# A Vizsla's welcome!



## AcadianTornado (Jul 30, 2012)

Just wanted to post what we go through every time we leave our home for a few hours and come back to our loving Whistler. This is a pretty mild "homecoming", usually he's a lot wilder and it lasts a few minutes! I'll try to catch him in the next few weeks a different moments... I'm sure you have funny videos to share!!

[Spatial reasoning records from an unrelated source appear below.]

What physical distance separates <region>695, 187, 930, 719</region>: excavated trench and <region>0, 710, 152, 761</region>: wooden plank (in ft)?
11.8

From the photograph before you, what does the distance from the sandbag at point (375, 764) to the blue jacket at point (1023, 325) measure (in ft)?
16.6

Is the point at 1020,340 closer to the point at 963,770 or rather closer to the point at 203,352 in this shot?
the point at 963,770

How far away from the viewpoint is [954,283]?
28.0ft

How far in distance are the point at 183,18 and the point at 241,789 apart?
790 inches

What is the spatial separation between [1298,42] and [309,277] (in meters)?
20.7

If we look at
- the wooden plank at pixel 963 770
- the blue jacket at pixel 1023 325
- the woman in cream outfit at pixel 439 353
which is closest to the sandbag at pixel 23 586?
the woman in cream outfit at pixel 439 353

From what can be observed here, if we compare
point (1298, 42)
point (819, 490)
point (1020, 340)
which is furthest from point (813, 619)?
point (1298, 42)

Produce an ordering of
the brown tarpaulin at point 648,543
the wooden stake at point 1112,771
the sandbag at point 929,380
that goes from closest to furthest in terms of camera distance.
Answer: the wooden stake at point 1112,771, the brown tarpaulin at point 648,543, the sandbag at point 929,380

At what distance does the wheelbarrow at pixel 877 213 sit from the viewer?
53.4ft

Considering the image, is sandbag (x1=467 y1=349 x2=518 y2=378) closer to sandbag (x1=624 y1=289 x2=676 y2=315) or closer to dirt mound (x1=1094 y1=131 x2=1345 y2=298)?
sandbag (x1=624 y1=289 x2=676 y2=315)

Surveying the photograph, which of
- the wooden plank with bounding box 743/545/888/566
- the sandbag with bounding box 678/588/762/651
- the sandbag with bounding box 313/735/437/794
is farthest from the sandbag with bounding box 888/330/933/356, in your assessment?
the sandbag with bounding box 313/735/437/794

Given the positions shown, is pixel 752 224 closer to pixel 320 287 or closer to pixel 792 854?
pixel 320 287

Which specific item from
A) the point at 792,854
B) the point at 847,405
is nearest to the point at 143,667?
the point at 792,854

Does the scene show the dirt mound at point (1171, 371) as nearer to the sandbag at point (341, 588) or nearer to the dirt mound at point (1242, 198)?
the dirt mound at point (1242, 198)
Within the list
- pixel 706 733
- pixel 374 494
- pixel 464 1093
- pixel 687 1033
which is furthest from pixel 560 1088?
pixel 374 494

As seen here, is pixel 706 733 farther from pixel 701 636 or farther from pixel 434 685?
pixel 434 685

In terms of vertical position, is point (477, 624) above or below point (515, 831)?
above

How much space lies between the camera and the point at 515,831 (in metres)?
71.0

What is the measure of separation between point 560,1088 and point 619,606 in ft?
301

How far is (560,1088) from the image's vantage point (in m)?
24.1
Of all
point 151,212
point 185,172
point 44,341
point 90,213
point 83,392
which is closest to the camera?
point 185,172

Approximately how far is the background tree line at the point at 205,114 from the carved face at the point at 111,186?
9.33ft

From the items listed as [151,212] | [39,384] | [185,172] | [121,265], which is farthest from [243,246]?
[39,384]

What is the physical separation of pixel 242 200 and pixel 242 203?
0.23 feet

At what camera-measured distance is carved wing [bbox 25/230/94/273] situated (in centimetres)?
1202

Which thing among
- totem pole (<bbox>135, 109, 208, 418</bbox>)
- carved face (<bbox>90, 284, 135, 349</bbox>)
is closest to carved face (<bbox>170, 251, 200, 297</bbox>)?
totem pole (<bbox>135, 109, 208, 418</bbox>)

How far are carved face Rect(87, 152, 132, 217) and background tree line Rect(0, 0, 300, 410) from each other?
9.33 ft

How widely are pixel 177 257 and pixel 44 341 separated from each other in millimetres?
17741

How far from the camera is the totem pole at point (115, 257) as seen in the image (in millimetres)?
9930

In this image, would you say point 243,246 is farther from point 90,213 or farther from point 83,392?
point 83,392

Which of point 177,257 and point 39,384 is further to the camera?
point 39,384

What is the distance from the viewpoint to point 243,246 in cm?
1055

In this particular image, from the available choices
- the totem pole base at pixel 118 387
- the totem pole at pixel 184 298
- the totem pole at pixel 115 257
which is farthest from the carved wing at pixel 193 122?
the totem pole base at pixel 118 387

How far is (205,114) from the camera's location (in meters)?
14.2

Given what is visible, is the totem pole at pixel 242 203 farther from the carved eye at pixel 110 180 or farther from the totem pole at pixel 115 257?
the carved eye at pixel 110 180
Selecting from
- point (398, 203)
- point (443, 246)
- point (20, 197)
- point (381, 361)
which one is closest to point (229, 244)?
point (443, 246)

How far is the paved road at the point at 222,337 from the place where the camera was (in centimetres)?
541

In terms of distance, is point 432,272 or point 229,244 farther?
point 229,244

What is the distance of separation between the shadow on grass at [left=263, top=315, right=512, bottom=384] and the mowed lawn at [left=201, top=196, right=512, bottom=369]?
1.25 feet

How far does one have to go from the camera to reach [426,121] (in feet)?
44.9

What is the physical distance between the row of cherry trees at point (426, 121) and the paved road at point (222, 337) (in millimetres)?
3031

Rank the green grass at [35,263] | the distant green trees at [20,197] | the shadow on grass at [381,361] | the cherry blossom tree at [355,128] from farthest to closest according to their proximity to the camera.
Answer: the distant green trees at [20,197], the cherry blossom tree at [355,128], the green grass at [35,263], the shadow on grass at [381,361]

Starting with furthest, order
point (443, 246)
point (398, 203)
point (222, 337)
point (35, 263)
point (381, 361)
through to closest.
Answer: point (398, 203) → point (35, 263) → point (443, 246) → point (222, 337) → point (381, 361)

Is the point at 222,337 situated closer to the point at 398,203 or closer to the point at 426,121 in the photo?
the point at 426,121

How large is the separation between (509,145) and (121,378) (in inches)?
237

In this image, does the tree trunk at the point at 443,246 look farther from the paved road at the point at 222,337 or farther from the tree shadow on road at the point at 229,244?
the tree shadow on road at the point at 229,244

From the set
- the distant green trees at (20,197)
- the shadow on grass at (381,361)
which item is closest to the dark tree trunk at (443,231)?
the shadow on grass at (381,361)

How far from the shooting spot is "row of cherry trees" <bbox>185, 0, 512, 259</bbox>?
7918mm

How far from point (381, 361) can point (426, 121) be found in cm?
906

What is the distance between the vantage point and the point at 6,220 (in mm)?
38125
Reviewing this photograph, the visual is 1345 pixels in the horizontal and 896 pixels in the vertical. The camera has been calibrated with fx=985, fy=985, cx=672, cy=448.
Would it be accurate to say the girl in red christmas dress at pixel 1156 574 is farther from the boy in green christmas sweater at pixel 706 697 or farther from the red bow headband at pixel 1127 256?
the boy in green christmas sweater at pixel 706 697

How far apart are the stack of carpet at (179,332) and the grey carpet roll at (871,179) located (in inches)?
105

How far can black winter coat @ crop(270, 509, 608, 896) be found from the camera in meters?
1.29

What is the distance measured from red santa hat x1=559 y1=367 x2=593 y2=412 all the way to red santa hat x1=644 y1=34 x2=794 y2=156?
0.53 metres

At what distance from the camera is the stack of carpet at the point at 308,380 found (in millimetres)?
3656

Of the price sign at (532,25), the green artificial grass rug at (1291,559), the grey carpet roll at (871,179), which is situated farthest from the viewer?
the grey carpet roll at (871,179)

http://youtu.be/b05QGMU4Nm4


----------



## mswhipple (Mar 7, 2011)

How cute!! He acts like you've been gone for weeks and weeks... ;D ;D ;D


----------



## Vizsla13 (Feb 27, 2013)

Lol!! Love how the cats just like geez buddy what's all the fuss about ha ha!


----------



## AcadianTornado (Jul 30, 2012)

Ah he's definitely a nutjob... And this is a milder version... Wait til I get a round where he's all worked up!!


----------



## Mcunnin4 (Jan 15, 2013)

My V does the same thing! I half love it and half hate it! 

I love that he missed us so much, but hes in a stage where he pees out of excitement -_- not loving that at the moment nor the jumping which we are working on.

But I cant get enough of his "wiggle butt" as I call it! Seems like yours has the same thing so cute!


----------



## hobbsy1010 (Jun 4, 2011)

AT,

He just 'Looooove's you'.......,,,

And he's just telling you how much.....    

Hobbsy


----------



## AcadianTornado (Jul 30, 2012)

Haha Hobbsy... More like obsessed!! Love him that way, until he fixes on my food... 😜


----------



## Darcy1311 (May 27, 2012)

I just wish my Wife would greet my like my Darcy.. ;D well apart from the peeing on my feet..


----------



## Emily1970 (Apr 21, 2011)

Awesome video!! Our boys are the same way. Whether we're gone 10 minutes or 2 hours, they act like they haven't seen us for 10 years!


----------